HELICÓPTEROS MOBILIZADOS DE ACORDO COM RISCO DE INCÊNDIO
O plano aprovado pela Comissão Nacional de Protecção Civil (CNPC) prevê que os meios aéreos entrem em funcionamento de forma progressiva, durante a Fase Bravo e de acordo com o risco de incêndio.
Segundo um porta-voz do Ministério da Administração Interna, neste momento estão ao serviço das brigadas helitransportadas da GNR quatro helicópteros: em Loulé, Santa Comba Dão, Fafe e Vidago.
A presença dos Grupos de Intervenção de Protecção e Socorro (GIPS) foi alargada este ano a Viana do Castelo, Porto, Vila Real e Aveiro, prevendo-se a mobilização gradual de 14 aerotanques até ao dia 15 de Junho, data em que os dois Canadair entram em actividade.
Como a operacionalidade dos meios aéreos adquiridos pelo Estado sofreu um atraso, “foram contratados dez helicópteros que estarão em funcionamento na primeira quinzena de Junho”, informou o gabinete do ministro Rui Pereira.

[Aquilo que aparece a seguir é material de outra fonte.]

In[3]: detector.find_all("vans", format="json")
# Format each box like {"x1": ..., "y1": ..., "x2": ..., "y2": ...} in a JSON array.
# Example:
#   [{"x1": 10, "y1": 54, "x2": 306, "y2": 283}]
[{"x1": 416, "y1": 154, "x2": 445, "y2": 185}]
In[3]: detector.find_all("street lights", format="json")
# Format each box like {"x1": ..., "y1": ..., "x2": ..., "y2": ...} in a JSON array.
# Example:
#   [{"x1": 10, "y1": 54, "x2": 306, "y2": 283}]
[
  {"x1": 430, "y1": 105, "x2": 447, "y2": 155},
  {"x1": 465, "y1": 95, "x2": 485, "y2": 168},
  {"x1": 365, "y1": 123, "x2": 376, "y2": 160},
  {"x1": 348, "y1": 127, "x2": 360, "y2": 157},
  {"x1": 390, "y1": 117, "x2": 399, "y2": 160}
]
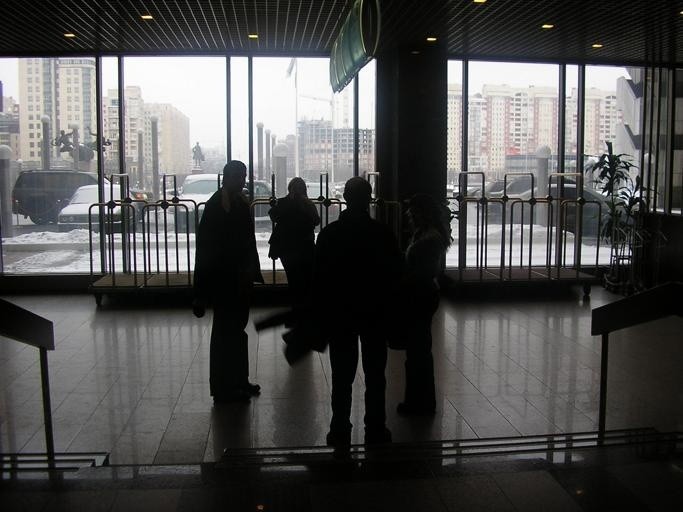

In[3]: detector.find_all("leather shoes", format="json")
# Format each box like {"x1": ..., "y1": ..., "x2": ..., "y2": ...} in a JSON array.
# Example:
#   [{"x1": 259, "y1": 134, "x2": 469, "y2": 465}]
[
  {"x1": 326, "y1": 427, "x2": 352, "y2": 447},
  {"x1": 397, "y1": 400, "x2": 437, "y2": 416},
  {"x1": 212, "y1": 383, "x2": 260, "y2": 404},
  {"x1": 365, "y1": 429, "x2": 393, "y2": 443}
]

Estas aeronaves servirão para transportar também as brigadas da Companhia Especial de Bombeiros, designadas por canarinhos. A nova estrutura tem um comando próprio e foi constituída com alguns dos bombeiros pertences às equipas helitransportadas existentes em 2005 e 2006. Dados como operacionais desde ontem, os canarinhos abrangem os distritos da Guarda, Castelo Branco, Portalegre e Santarém. A formação que receberam na Escola Nacional de Bombeiros obedece aos padrões internacionais, o que os habilita a partir para missões no estrangeiro em 24 horas.
Em 2008 o espaço de intervenção destas brigadas será alargado aos distritos de Évora, Beja e Setúbal.